また、インターネットの通信環境があれば、PlayStation®5やスマートフォン、PCなど多様なデバイスでプレーできる点がメリットです。そのためゲームに馴染みがない方でも、気軽にゲームが始められる特徴があります。
オンデマンド書籍
オンデマンド書籍とは、書籍の内容をデータで保存し、注文が入ってから印刷・製本することをいいます。データで保存はしますが、データ販売がない点が電子書籍とは異なります。たとえば、出版社のホームページやAmazonで利用可能です。
一定の冊数を印刷して在庫を抱える方法に比べて、余分に紙を使ったり印刷したりする必要がないため、資源もコストもカットできます。また、データで保存されていれば、流通されていない本も手に入れられる点がメリットです。
オンデマンド授業
オンデマンド授業とは、録画された授業を視聴者が好きな時間に受講できる教育サービスで、「eラーニング」とも呼ばれます。スマートフォンやタブレット、PCなどからアクセス可能です。
学校や企業が制作して視聴者を限定しているコンテンツもあれば、料金を支払って誰でも視聴できるコンテンツもあります。移動中やスキマ時間に受けられるため、自己学習に向いています。

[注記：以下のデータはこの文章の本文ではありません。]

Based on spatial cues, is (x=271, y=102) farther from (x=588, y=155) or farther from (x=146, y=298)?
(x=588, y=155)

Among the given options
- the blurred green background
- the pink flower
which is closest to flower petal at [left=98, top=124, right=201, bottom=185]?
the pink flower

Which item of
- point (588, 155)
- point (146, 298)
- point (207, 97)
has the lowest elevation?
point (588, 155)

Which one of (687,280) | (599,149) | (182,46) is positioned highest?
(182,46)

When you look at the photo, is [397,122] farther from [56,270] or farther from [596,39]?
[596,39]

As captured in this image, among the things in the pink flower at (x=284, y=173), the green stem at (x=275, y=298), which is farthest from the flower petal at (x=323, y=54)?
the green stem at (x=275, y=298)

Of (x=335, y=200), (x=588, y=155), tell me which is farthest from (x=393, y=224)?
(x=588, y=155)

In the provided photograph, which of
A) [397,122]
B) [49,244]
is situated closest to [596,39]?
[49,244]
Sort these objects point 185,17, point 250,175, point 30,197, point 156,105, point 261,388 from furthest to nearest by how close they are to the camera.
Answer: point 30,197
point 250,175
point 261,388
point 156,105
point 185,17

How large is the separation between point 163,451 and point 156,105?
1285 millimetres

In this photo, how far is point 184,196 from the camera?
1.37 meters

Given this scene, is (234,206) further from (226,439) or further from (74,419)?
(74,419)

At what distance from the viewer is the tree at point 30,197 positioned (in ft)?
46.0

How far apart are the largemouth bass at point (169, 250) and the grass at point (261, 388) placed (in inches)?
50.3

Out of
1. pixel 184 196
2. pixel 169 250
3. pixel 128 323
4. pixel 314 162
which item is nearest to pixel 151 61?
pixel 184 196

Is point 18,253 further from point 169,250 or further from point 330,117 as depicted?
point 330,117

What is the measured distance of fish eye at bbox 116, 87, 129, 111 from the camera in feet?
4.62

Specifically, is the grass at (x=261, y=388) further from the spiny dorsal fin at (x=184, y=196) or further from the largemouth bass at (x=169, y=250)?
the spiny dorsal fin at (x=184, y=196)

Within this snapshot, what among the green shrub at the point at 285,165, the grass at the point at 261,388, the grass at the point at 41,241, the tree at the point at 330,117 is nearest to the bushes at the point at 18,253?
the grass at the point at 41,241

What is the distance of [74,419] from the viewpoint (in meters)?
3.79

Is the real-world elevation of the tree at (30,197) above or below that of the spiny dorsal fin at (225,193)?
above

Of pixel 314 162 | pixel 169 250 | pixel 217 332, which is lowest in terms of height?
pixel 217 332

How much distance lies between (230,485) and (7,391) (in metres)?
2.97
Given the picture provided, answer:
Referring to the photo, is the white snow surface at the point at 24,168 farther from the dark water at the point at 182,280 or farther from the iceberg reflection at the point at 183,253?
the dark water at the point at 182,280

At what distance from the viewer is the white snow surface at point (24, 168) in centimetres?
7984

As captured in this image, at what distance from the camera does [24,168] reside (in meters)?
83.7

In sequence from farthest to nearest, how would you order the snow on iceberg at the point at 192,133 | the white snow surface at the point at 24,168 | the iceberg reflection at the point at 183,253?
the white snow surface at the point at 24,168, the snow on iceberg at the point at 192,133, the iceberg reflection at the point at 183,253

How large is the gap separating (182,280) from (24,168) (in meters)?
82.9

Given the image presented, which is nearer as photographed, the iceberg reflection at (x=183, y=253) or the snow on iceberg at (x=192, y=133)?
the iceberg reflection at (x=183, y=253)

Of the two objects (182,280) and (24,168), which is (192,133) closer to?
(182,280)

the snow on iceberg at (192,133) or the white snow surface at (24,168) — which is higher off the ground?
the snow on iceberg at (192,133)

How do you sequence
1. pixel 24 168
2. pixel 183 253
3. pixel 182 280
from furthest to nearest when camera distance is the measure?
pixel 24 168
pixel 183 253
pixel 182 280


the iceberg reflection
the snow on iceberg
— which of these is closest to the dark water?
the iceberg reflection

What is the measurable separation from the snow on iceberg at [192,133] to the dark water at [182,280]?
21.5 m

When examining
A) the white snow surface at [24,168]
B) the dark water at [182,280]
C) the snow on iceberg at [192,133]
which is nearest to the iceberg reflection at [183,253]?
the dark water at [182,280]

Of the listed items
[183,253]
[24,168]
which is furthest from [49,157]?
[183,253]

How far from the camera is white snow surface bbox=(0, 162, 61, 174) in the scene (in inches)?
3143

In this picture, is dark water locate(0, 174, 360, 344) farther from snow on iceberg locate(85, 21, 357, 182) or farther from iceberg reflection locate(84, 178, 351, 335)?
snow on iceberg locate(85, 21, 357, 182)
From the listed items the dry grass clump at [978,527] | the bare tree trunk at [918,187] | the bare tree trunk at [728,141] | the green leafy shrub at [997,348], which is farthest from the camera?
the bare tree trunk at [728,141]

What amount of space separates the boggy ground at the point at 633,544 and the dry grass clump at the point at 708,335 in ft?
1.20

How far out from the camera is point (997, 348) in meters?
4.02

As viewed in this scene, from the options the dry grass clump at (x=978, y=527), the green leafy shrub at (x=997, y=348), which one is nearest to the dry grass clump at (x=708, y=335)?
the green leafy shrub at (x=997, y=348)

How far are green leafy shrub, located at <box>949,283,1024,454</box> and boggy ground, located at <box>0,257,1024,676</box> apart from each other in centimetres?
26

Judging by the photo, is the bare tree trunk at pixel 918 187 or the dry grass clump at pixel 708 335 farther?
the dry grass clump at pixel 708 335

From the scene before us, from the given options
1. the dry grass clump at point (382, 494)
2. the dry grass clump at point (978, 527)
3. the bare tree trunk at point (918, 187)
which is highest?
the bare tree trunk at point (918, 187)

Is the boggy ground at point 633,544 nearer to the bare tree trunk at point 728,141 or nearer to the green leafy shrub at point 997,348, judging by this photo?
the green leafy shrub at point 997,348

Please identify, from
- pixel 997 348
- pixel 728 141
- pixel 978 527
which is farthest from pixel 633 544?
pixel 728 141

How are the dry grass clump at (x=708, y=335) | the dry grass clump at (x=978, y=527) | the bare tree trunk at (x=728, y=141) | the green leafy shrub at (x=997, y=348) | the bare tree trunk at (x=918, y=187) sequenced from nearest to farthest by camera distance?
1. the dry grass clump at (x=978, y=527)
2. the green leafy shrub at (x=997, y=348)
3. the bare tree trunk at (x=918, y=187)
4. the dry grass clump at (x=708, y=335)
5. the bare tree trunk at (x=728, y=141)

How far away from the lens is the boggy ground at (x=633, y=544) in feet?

配信者側は、動画に限らずテキストや画像などを組み合わせることも可能で、受講生のためのスペースを確保する必要がない点がメリットです。
マーケティング
オンデマンド配信は、企業のマーケティングにも広く活用されています。動画は画像や文章よりも情報を分かりやすく視覚的に伝えられるため、自社の商材の魅力を見込み顧客にアピールするために有効です。
また、ライブ配信とは異なり、時間や場所の制約なく視聴者のタイミングで視聴できます。そのため、企業の営業時間内に限らず、常時集客を行う体制を構築でき、マーケティング活動の効率化に繋がります。
オンデマンドの今後
オンデマンドは視聴者が好きな時間に視聴でき、配信者は一度動画を制作すれば見込み顧客の醸成を自動でできるため、双方にメリットがある配信方法です。
近年ではスマートフォンや5Gの普及によって、情報共有のスピードが加速し、必要なものを必要な分だけ利用できるサービスの需要が増しています。オンデマンドは、そのニーズに応えられる配信方法です。
デジタル化や効率化、一人ひとりの需要に合わせたサービスが求められる現代において、オンデマンド配信は今後も需要を伸ばすと考えられます。
まとめ
オンデマンドとは、「要求に応じて」という意味があり、利用者の要求に応じてサービスが提供されることを指します。また、事前に撮影した動画を配信することを、オンデマンド配信と呼び、視聴者にとっては好きな時間に動画を視聴できることがメリットです。
提供者にとっては、クオリティの高い動画を制作できる点や、教育・書籍・製品説明などさまざまなコンテンツに対応できること、永久的な資産として保存できることがメリットです。視聴者と配信者の、どちらにもメリットがあり、今後も需要が高まる分野です。